## DATASET CONTENT
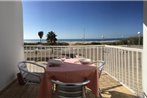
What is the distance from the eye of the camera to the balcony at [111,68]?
15.5 ft

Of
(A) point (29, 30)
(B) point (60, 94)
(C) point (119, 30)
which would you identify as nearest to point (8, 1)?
(B) point (60, 94)

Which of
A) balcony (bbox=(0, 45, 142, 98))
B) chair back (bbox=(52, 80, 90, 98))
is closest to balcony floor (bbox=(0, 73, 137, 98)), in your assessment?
balcony (bbox=(0, 45, 142, 98))

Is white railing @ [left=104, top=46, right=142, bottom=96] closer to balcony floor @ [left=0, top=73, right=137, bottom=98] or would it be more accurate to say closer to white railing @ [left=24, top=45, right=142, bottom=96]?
white railing @ [left=24, top=45, right=142, bottom=96]

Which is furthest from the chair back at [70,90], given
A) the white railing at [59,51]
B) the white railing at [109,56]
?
the white railing at [59,51]

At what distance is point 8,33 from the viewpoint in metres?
5.68

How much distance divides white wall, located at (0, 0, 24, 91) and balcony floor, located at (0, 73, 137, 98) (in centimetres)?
23

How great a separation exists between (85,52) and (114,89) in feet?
9.66

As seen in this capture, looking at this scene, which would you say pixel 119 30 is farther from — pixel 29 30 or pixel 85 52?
pixel 85 52

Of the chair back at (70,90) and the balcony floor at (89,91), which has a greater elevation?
the chair back at (70,90)

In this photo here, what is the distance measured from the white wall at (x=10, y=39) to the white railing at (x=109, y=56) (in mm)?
1102

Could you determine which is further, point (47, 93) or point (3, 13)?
point (3, 13)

## SET EXERCISE
Please copy out all of the data above word for word, leaving out the picture.

## EXERCISE RESPONSE
What is the distance from the eye of the camera to the balcony at [111,68]?
15.5 ft

Of
(A) point (29, 30)
(B) point (60, 94)
(C) point (119, 30)
which would you identify as nearest to point (8, 1)?
(B) point (60, 94)

Which of
A) balcony (bbox=(0, 45, 142, 98))
B) chair back (bbox=(52, 80, 90, 98))
is closest to balcony floor (bbox=(0, 73, 137, 98)), in your assessment?
balcony (bbox=(0, 45, 142, 98))

Is white railing @ [left=104, top=46, right=142, bottom=96] closer to balcony floor @ [left=0, top=73, right=137, bottom=98] or would it be more accurate to say closer to white railing @ [left=24, top=45, right=142, bottom=96]?
white railing @ [left=24, top=45, right=142, bottom=96]

Which is furthest from the chair back at [70,90], given
A) the white railing at [59,51]
B) the white railing at [109,56]
?
the white railing at [59,51]

At what distance is point 8,33 from the viewpoint in metres?
5.68

How much distance divides white wall, located at (0, 0, 24, 91) and balcony floor, located at (0, 73, 137, 98) (in centimetres)?
23

How great a separation exists between (85,52) and (114,89) in feet?
9.66

As seen in this capture, looking at this scene, which would you say pixel 119 30 is farther from — pixel 29 30 or pixel 85 52?
pixel 85 52

Of the chair back at (70,90) and the balcony floor at (89,91), which has a greater elevation?
the chair back at (70,90)

In this photo here, what is the distance measured from the white wall at (x=10, y=39) to the white railing at (x=109, y=56) (in mm)?
1102

Could you determine which is further, point (47, 93) or point (3, 13)?
point (3, 13)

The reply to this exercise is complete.